When you park your money in a bank Fixed Deposit (FD), the bank promises to pay fixed interest in return. Here you’ve lent money to the bank, and the bank is a borrower of your money, owes you a fixed periodic interest. Debt Mutual Funds invest in debt securities like Government bonds, Company bonds, Money market securities. Bonds are issued by corporates like power companies, banks, home finance companies and the Government. These bond issuers promise to pay their investors (those who buy their bonds), a periodic interest in return for their money invested in the bonds.

Bond issuers are like the bank (borrower) in our FD example, borrowing money from investors and promising to pay periodic interest. While you are the investor in a bank FD, Debt Funds are the investors in these bonds. Just like you earn interest from an FD, Debt Funds earn periodic interests from their bond’s portfolio. Unlike assured interest from FDs, periodic interest payments to fixed income Debt Funds from these bonds can be fixed or variable without any guarantee. When they sell bonds from their portfolio, they get the principal back. When you invest in a Fixed Income Mutual Fund, you indirectly invest in its bond portfolio, spreading the risk across different bond issuers. You benefit from such risk diversification.
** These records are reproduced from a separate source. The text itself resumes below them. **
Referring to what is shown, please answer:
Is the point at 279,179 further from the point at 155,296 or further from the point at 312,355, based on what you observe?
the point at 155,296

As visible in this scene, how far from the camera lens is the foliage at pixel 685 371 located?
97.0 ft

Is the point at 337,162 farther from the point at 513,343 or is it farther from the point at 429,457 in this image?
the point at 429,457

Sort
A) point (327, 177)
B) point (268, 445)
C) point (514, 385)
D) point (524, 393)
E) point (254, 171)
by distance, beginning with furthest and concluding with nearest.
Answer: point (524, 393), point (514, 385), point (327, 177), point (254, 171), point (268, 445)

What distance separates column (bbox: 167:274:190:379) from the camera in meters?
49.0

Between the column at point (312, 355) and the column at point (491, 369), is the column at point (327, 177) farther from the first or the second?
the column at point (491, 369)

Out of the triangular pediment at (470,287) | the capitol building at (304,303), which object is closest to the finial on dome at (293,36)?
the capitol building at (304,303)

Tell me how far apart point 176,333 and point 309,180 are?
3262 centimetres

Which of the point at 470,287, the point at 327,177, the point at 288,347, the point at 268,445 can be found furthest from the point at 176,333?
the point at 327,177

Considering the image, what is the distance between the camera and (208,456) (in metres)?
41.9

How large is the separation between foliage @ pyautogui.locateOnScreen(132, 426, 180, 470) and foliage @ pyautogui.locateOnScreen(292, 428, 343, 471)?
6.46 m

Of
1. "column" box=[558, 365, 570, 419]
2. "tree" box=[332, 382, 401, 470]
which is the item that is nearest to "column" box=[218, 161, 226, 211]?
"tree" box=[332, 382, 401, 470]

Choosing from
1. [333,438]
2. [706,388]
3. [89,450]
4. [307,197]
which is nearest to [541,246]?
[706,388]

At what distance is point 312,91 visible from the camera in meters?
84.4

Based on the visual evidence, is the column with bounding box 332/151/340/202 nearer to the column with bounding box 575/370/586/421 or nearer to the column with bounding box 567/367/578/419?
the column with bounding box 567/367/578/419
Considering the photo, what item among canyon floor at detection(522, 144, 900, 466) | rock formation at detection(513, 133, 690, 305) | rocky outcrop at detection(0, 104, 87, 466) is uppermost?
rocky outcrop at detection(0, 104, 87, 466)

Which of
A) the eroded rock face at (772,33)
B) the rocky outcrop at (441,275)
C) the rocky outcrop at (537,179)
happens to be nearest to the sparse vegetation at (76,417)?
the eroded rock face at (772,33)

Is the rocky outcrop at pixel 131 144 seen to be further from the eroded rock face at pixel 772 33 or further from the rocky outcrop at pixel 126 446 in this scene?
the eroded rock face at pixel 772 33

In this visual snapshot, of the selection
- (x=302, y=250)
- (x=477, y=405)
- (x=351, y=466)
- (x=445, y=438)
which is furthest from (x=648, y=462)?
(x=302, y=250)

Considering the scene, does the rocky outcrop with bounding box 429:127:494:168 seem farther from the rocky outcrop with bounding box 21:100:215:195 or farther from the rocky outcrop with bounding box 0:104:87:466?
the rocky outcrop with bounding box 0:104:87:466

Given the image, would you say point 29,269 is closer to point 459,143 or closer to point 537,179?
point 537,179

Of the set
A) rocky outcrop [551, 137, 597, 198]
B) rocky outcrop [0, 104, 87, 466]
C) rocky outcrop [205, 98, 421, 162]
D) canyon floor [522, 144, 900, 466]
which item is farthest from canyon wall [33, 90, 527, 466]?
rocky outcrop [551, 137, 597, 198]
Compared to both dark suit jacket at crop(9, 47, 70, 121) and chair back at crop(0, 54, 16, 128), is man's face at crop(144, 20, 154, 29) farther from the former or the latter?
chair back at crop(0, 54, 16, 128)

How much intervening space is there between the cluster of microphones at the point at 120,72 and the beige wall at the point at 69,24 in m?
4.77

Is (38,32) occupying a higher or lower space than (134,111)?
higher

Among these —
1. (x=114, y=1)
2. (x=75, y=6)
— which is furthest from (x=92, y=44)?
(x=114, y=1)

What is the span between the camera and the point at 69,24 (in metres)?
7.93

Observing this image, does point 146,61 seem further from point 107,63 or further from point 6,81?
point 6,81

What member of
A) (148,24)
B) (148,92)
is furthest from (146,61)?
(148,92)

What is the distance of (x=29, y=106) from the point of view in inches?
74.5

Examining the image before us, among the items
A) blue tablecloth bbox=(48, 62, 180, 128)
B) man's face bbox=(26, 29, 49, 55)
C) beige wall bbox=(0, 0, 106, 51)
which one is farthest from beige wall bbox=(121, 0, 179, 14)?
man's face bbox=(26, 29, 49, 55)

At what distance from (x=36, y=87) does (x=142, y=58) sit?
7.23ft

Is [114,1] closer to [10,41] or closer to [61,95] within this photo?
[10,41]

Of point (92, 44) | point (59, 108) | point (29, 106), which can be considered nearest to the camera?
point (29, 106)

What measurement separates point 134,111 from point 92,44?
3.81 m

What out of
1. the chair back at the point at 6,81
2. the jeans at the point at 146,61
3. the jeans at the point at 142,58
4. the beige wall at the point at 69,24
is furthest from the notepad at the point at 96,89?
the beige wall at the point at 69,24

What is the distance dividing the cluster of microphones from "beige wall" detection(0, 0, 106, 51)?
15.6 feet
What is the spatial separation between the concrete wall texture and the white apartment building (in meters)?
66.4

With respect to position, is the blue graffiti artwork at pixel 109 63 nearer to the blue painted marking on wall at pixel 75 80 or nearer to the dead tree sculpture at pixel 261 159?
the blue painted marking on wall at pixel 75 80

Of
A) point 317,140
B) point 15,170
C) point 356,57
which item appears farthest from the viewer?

The following table explains how fixed deposits and debt funds are taxed.

Fixed Deposits

  • The interest you earn through an FD is added to your total income and taxed per the slab rate applicable.
  • TDS is applicable on the interest earned, which you can later adjust with your tax liability when filing ITR. It’s deducted if the interest earned in a year is above Rs. 40000 for general citizens and Rs. 50000 for senior citizens.
  • If you invest in a tax-saving FD, the deposit amount, which is capped at Rs. 1.5 lakh, is entirely exempt from tax under Section 80C.

Debt Funds

  • Dividends earned from debt MFs are not taxable.
  • The mutual fund is supposed to deduct a Dividend Distribution Tax of 29.12%, which truncates the final dividend that reaches an investor.
  • Long-term capital gains from debt funds attract a tax of 20% with indexation and 10% without that. It’s applicable if you redeem your holdings after 36 months.
  • In case you liquidate your investment before 36 months, the gains are added to your income and taxed according to the applicable slab rate.